Pair Corralation between Columbia Small and Great West

Assuming the 90 days horizon Columbia Small is expected to generate 1.47 times less return on investment than Great West. In addition to that, Columbia Small is 1.08 times more volatile than Great West Loomis Sayles. It trades about 0.05 of its total potential returns per unit of risk. Great West Loomis Sayles is currently generating about 0.07 per unit of volatility. If you would invest  3,427  in Great West Loomis Sayles on August 29, 2024 and sell it today you would earn a total of  790.00  from holding Great West Loomis Sayles or generate 23.05% return on investment over 90 days.
Time Period3 Months [change]
DirectionMoves Together 
StrengthVery Strong
Accuracy100.0%
ValuesDaily Returns

Columbia Small Cap  vs.  Great West Loomis Sayles

 Performance 
       Timeline  
Columbia Small Cap 

Risk-Adjusted Performance

10 of 100

 
Weak
 
Strong
OK
Compared to the overall equity markets, risk-adjusted returns on investments in Columbia Small Cap are ranked lower than 10 (%) of all funds and portfolios of funds over the last 90 days. In spite of fairly weak basic indicators, Columbia Small may actually be approaching a critical reversion point that can send shares even higher in December 2024.
Great West Loomis 

Risk-Adjusted Performance

8 of 100

 
Weak
 
Strong
OK
Compared to the overall equity markets, risk-adjusted returns on investments in Great West Loomis Sayles are ranked lower than 8 (%) of all funds and portfolios of funds over the last 90 days. In spite of fairly weak basic indicators, Great West may actually be approaching a critical reversion point that can send shares even higher in December 2024.

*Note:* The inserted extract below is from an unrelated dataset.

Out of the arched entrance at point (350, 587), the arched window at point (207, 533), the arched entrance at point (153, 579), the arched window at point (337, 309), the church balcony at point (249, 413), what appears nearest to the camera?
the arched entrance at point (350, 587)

Columbia Small and Great West Volatility Contrast

   Predicted Return Density   
       Returns  

Pair Trading with Columbia Small and Great West

The main advantage of trading using opposite Columbia Small and Great West positions is that it hedges away some unsystematic risk. Because of two separate transactions, even if Columbia Small position performs unexpectedly, Great West can make up some of the losses. Pair trading also minimizes risk from directional movements in the market. For example, if an entire industry or sector drops because of unexpected headlines, the short position in Great West will offset losses from the drop in Great West's long position.
The idea behind Columbia Small Cap and Great West Loomis Sayles pairs trading is to make the combined position market-neutral, meaning the overall market's direction will not affect its win or loss (or potential downside or upside). This can be achieved by designing a pairs trade with two highly correlated stocks or equities that operate in a similar space or sector, making it possible to obtain profits through simple and relatively low-risk investment.
Check out your portfolio center.
Note that this page's information should be used as a complementary analysis to find the right mix of equity instruments to add to your existing portfolios or create a brand new portfolio. You can also try the Price Exposure Probability module to analyze equity upside and downside potential for a given time horizon across multiple markets.